Jerman Pascareunifikasi: 35 Tahun Bersatu, Identitas Belum Menyatu

Jerman Pascareunifikasi: 35 Tahun Bersatu, Identitas Belum Menyatu

Deutsche Welle (DW) - detikNews
Jumat, 03 Okt 2025 17:25 WIB
Jakarta -

Elisabeth Kaiser berasal dari Gera, di negara bagian timur ThΓΌringen. Ketika komisaris federal untuk Jerman Timur itu lahir pada 1987, Jerman masih terbelah. Dua tahun kemudian, Tembok Berlin runtuh, dan pada 3 Oktober 1990, Republik Demokratik Jerman (Deutsche Demokratische Republik) yang berhaluan komunis tinggal sejarah.

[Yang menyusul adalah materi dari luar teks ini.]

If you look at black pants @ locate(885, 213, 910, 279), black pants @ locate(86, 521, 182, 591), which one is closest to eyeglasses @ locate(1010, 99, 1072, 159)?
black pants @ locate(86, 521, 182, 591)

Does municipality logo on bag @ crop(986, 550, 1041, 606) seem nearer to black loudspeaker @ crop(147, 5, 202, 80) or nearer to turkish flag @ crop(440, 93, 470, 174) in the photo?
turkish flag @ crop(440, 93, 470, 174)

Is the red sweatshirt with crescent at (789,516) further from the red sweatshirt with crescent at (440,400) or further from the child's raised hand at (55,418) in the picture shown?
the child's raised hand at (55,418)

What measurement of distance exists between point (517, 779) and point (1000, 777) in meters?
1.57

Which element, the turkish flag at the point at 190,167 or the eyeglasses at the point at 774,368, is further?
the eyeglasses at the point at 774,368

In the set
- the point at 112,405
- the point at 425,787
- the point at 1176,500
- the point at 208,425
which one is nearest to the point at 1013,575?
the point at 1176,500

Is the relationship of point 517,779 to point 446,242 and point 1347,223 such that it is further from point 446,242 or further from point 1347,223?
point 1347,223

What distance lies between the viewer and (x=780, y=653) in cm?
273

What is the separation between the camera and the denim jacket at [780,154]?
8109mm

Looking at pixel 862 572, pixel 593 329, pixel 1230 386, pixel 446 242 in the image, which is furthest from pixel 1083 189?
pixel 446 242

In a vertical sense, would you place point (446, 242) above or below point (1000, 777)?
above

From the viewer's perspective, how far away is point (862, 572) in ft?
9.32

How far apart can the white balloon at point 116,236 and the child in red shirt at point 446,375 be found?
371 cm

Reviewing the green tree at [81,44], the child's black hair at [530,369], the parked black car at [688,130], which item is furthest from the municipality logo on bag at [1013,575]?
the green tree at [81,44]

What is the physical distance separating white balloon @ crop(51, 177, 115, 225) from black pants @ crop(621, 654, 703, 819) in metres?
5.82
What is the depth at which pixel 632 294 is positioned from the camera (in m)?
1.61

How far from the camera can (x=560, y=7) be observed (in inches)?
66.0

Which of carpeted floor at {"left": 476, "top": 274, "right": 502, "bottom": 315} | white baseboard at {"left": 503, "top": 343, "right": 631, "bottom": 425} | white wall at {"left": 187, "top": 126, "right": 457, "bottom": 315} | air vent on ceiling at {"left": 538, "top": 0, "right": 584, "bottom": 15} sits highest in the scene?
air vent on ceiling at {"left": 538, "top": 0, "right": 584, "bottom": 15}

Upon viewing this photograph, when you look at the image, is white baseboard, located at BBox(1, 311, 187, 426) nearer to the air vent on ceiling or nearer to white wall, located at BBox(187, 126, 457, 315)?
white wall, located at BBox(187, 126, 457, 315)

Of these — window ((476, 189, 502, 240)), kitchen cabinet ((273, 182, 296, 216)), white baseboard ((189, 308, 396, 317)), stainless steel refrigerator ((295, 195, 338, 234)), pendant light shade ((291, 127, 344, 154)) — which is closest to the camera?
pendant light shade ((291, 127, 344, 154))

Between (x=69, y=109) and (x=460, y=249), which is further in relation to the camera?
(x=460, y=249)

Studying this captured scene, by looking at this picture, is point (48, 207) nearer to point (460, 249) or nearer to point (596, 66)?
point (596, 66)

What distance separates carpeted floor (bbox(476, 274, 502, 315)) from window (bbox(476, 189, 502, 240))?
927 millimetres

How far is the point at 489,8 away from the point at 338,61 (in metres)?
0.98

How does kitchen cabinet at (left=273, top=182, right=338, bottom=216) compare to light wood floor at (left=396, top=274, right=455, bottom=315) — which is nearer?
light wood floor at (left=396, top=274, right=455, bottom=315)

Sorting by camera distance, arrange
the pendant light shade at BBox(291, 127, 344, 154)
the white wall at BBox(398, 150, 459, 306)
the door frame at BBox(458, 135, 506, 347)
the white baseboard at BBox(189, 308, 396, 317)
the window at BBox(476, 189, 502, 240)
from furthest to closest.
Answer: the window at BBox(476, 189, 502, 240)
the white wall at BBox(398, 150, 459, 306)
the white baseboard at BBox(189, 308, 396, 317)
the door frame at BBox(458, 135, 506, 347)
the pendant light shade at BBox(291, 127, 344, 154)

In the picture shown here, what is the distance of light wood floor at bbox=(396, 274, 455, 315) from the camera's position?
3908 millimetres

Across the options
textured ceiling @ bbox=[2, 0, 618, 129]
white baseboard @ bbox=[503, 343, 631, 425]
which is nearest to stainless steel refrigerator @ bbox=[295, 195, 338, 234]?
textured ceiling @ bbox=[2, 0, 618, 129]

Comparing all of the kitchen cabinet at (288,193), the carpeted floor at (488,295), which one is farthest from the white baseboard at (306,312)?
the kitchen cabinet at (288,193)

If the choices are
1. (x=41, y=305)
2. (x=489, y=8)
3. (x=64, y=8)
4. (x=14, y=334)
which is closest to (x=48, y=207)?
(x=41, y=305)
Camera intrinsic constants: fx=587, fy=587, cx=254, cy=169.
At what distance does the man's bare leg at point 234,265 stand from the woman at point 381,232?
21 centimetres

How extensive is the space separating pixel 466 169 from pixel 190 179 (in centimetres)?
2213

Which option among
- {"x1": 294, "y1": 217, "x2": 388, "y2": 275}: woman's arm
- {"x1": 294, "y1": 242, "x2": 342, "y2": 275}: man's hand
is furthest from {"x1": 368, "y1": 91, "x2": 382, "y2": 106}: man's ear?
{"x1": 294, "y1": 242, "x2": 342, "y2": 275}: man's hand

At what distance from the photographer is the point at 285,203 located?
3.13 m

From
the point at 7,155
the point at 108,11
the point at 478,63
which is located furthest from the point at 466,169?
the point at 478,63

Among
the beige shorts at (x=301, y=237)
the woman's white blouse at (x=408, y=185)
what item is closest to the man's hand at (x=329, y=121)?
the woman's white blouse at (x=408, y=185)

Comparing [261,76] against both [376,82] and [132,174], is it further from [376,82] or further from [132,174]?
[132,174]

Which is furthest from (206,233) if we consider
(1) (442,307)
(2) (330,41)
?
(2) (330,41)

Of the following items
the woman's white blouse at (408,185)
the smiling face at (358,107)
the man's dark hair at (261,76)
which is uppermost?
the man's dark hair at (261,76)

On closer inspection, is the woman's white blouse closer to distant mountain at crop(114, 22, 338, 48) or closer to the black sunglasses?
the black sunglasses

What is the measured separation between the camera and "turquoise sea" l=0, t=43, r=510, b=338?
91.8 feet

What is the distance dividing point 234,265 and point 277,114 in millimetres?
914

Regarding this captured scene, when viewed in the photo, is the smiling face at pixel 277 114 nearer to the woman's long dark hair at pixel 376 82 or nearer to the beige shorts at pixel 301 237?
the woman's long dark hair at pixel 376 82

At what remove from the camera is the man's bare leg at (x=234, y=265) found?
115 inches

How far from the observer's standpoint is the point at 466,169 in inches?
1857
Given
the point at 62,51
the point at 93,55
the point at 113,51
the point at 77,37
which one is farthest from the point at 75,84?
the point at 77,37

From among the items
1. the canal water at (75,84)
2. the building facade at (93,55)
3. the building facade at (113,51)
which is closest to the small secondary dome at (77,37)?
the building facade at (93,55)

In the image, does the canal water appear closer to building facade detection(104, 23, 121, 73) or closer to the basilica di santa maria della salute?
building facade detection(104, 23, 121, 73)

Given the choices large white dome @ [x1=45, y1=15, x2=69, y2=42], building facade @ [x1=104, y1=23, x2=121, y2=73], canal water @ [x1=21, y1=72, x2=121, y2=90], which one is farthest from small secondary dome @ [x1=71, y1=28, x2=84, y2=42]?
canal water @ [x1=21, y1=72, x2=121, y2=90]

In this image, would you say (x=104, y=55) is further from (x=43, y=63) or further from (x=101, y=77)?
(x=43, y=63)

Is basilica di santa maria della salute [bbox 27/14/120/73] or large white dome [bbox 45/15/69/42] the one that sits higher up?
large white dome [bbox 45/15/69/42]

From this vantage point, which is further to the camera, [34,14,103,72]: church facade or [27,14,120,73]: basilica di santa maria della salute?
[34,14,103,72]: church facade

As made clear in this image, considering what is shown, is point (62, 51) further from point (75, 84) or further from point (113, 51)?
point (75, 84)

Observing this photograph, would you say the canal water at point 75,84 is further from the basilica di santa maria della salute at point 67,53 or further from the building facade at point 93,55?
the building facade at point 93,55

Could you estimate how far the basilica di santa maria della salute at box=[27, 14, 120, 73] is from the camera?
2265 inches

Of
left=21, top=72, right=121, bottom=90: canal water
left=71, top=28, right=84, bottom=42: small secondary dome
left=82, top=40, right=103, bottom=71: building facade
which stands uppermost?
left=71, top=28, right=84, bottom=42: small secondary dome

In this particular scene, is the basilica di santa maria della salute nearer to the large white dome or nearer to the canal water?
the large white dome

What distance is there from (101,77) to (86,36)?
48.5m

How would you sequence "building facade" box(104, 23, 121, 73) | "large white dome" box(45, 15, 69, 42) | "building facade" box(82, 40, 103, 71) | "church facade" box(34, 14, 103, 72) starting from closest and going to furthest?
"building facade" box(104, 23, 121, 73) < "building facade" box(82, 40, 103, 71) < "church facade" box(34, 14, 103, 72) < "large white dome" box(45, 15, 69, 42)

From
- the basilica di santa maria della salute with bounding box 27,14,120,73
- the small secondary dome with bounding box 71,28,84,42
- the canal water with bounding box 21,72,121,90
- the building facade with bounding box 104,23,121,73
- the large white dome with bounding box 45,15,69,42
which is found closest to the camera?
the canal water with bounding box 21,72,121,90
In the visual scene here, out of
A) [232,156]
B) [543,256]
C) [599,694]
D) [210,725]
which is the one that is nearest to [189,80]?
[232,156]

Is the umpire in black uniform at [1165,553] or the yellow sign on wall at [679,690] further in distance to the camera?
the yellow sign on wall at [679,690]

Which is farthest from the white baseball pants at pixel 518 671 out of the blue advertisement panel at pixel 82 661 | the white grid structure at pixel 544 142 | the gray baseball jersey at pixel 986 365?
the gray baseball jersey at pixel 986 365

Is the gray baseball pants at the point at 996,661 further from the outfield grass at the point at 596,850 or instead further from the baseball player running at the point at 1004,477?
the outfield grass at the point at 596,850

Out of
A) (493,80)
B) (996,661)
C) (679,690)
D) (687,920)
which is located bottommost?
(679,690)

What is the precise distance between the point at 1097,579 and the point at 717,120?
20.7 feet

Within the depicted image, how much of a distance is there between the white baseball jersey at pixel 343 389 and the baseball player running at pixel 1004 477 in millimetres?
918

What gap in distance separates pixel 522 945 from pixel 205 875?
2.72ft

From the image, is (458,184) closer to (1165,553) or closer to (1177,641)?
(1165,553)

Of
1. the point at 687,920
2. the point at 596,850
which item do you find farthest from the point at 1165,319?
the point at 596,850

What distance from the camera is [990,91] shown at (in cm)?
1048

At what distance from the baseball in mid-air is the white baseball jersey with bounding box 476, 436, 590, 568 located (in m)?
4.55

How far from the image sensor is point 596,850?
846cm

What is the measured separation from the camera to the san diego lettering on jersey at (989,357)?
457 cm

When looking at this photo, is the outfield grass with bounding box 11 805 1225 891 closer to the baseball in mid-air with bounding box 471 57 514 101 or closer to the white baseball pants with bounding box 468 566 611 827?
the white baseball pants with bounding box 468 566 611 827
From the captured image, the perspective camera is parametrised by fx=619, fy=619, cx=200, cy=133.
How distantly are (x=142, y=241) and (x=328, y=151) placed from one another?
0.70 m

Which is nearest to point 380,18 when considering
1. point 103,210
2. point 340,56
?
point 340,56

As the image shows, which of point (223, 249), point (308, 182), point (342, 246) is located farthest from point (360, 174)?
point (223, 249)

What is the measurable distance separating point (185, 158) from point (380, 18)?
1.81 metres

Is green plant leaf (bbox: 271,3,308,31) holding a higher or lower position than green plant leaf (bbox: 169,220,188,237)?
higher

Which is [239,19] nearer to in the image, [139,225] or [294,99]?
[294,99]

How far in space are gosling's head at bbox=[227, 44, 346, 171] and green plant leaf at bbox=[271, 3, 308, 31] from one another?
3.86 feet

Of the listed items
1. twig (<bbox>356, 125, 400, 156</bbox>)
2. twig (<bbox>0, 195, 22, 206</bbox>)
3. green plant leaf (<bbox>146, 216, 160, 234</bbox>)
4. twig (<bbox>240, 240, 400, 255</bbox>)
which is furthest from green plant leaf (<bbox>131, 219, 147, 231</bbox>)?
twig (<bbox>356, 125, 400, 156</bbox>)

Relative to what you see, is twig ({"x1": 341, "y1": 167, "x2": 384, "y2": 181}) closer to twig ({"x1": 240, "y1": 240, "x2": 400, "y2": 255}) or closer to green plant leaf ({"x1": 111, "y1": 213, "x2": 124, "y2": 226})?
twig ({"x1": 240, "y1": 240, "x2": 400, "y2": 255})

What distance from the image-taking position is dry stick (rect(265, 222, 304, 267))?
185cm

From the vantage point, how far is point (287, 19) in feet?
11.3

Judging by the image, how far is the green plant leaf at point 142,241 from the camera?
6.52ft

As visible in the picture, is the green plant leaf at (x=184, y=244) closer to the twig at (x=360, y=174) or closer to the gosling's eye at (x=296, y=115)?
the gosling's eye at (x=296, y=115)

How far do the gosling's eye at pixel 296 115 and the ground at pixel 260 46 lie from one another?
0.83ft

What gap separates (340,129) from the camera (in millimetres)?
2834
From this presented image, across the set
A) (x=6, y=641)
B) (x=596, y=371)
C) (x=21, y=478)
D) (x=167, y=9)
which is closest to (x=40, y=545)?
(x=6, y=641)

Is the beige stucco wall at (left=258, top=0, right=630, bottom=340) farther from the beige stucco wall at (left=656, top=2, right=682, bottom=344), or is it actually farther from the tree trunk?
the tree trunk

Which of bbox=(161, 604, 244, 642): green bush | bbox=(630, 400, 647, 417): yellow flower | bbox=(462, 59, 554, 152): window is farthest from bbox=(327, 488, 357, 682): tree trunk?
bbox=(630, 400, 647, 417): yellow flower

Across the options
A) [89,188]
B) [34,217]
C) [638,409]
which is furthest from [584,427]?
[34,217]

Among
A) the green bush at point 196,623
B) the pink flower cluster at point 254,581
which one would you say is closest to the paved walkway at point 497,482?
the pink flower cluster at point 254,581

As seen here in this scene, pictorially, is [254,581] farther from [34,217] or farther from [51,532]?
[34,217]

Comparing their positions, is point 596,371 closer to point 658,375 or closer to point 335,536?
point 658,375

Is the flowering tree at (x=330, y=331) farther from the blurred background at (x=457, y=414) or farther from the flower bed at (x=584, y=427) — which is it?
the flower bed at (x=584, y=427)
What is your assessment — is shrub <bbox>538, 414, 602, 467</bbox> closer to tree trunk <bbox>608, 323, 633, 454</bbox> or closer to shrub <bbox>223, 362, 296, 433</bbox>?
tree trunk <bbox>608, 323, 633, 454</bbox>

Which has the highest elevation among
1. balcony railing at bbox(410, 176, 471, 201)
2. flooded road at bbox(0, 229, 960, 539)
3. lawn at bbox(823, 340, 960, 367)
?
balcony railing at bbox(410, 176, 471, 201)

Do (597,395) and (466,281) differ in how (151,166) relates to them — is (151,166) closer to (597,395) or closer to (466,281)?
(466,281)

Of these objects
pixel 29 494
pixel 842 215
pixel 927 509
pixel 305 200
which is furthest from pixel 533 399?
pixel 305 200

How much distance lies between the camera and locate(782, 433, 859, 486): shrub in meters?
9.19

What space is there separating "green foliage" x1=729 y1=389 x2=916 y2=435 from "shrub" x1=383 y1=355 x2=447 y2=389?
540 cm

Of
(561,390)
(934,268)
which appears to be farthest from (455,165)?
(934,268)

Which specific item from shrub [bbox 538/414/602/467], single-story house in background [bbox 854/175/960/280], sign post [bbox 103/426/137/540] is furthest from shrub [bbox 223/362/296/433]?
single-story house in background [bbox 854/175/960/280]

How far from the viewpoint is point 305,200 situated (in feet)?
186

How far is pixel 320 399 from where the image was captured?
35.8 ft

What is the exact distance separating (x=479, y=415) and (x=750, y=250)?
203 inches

"Saya tidak secara sadar mengalami masa reunifikasi, tetapi kisah orang tua dan kakek-nenek saya telah membentuk diri saya," tulis Kaiser dalam laporan tahunan yang dipresentasikan di Berlin bertepatan dengan peringatan 35 tahun Reunifikasi Jerman. Bagi anggota Partai Sosial Demokrat (SPD) berhaluan tengah-kiri berusia 38 tahun ini, laporan tersebut adalah yang pertama, karena ia baru menjabat sejak Mei 2025 ketika pemerintahan federal baru dibentuk.

Dalam laporannya, ilmuwan politik ini menyoroti bagaimana generasi muda mengalami Jerman yang telah bersatu selama 35 tahun. Namun judul yang ia pilih mengisyaratkan adanya jarak antara bekas Barat dan Timur yakni, "Tumbuh dalam persatuan?"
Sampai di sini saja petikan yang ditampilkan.